You could even isolate it down to every function and create a harness that provides it a chain of where and how the function is used and repeat this for every single function in a codebase.
For some very large codebases this would be unreasonable, but many of the companies making these larger models do realistically have the compute available to run a model on every single function in most codebases.
You have the harness run this many times per file/function, and then find ones that are consistently/on average pointed as as possible vulnerability vectors, and then pass those on to a larger model to inspect deeper and repeat.

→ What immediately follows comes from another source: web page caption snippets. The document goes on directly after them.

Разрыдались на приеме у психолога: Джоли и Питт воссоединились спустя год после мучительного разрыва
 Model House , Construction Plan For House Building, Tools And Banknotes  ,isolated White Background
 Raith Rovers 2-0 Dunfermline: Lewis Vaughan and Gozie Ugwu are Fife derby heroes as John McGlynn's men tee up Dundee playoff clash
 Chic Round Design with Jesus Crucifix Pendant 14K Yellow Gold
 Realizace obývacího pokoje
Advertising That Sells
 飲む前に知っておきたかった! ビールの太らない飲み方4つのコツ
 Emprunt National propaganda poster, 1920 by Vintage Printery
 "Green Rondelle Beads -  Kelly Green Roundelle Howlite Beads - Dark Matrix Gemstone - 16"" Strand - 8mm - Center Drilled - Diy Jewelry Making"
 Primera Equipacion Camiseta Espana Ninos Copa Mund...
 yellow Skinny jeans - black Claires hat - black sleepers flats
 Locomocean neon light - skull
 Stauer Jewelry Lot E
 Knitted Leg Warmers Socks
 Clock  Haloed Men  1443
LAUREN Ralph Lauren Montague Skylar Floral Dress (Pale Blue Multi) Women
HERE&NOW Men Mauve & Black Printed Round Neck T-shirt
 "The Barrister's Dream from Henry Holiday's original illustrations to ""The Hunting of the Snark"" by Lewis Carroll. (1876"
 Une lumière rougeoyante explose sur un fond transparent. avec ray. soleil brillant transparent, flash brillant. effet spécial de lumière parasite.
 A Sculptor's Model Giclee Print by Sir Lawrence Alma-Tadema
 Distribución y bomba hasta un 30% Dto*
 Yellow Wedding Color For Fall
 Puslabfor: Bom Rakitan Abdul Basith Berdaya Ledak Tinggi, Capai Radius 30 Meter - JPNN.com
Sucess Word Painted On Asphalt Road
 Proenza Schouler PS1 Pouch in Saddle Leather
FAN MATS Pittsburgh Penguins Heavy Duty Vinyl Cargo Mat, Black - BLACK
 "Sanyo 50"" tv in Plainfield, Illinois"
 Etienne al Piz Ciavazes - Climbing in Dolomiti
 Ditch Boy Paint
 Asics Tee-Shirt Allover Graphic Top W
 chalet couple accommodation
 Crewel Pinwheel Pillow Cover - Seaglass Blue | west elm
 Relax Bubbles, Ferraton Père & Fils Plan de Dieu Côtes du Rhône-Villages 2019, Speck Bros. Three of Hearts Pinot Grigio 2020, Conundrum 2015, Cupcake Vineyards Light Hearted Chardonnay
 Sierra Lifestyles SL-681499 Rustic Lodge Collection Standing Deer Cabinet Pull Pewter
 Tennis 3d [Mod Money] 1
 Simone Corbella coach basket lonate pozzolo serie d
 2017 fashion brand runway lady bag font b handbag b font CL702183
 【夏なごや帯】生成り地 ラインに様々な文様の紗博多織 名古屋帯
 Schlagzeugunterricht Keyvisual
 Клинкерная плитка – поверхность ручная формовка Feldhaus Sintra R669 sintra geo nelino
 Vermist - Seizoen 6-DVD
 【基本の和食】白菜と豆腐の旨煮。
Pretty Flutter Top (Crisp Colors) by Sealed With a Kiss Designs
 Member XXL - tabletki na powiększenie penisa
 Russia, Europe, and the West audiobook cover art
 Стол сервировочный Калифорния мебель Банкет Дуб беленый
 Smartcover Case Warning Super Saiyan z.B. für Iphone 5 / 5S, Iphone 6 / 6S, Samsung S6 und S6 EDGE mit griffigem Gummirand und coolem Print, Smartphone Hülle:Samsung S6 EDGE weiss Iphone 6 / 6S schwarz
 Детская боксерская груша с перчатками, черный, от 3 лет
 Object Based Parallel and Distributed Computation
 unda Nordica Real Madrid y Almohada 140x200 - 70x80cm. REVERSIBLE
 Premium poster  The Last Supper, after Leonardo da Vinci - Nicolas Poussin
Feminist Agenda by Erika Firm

Most of the work here wouldn't be the model, it'd be the harness which is part of what the article alludes to.
> it is very possible to simply take every file in a codebase, and prompt it asking for it to find vulnerabilities.
My understanding (based on the Security, Cryptography, Whatever podcast interview[0] -- which, by the way, go listen to it) is that this is actually what Anthropic did with the large model for these findings.
[0]: https://securitycryptographywhatever.com/2026/03/25/ai-bug-f...
> I wrote a single prompt, which was the same for all of the content management systems, which is, I would like you to audit the security of this codebase. This is a CMS. You have complete access to this Docker container. It is running. Please find a bug. And then I might give a hint. “Please look at this file.” And I’ll give different files each time I invoke it in order to inject some randomness, right? Because the model is gonna do roughly the same time each time you run it. And so if I want to have it be really thorough, instead of just running 100 times on the same project, I’ll run it 100 times, but each time say, “Oh, look at this login file, look at this other thing.” And just enumerate every file in the project basically.